THERE IS NO SUCH THING AS PERPETUUM MOBILE:

There is no perpetuum mobile: the real work, the actual energy supply is done on the slope –

By the diesel powered wheel-loaders!

In fact, energy waste happens here: the electric-dump-truck always has to carry the heavy battery with it, too at ground level after discharge.

Mira
September 7, 2019 9:11 pm

Ii found you on Aletho News
Your not following me around are you !!

Johann Wundersamer
Reply to  Mira
September 9, 2019 2:40 am

No, Mira. You did NOT find me – on Aletho News.

Good question, after all you found German Words on Aletho News; after all my name rests on a german word!

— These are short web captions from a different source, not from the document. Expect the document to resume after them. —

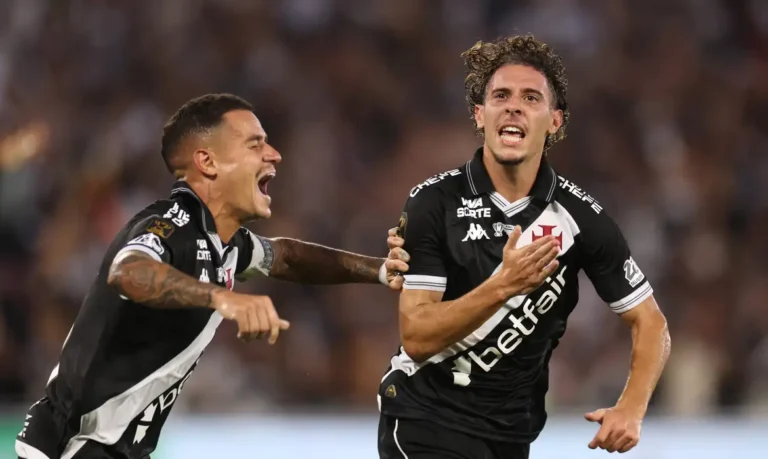 Vasco avança às semifinais do Carioca e anima torcida no carnaval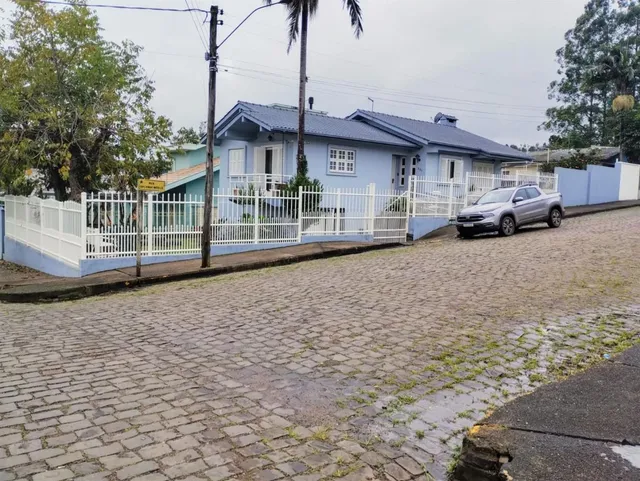 Casa com 3 dormitórios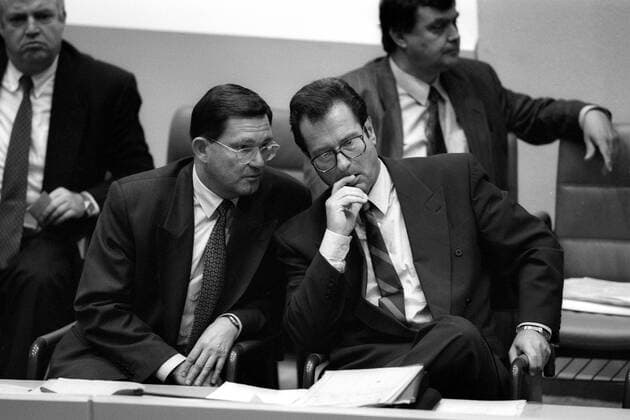 Bundesaußenminister Klaus Kinkel (re., GER FDP) und Carl-Dieter Spranger (GER CSU Bundesminister für wirtschaftliche Zusammenarbeit) während einer Haushaltsdebatte im Bundestag in Bonn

https://www.google.com/search?q=wundersamer+Aletho+News&oq=wundersamer+Aletho+News&aqs=chrome.

Mira, if you have reason to believe someone cares to follow you around then look somewhere else.

RoHa
September 8, 2019 12:07 am

I can see my house on that map!

Rudolf Huber
September 8, 2019 4:15 am

E-Vehicle enthusiasts like to point at how clean their vehicles are. But CO2 does not know borders and CO2 concentration is not localized. Emit it anywhere on the planet and it soon is everywhere. That, of course, is a problem if you are afraid of such a thing. But where are most vehicle batteries produced? Yes, in China. Almost 3 quarters of them actually and China has one of the dirtiest electricity generation mixes there is on this planet. It’s also the biggest coal consumer – by an order of magnitude tot he second-largest user. If you live in a country that lives on 100% renewable (for the sake of argument), you still drive with the China CO2 backpack and this alone makes you a worse CO2 emitter than a gasoline vehicle.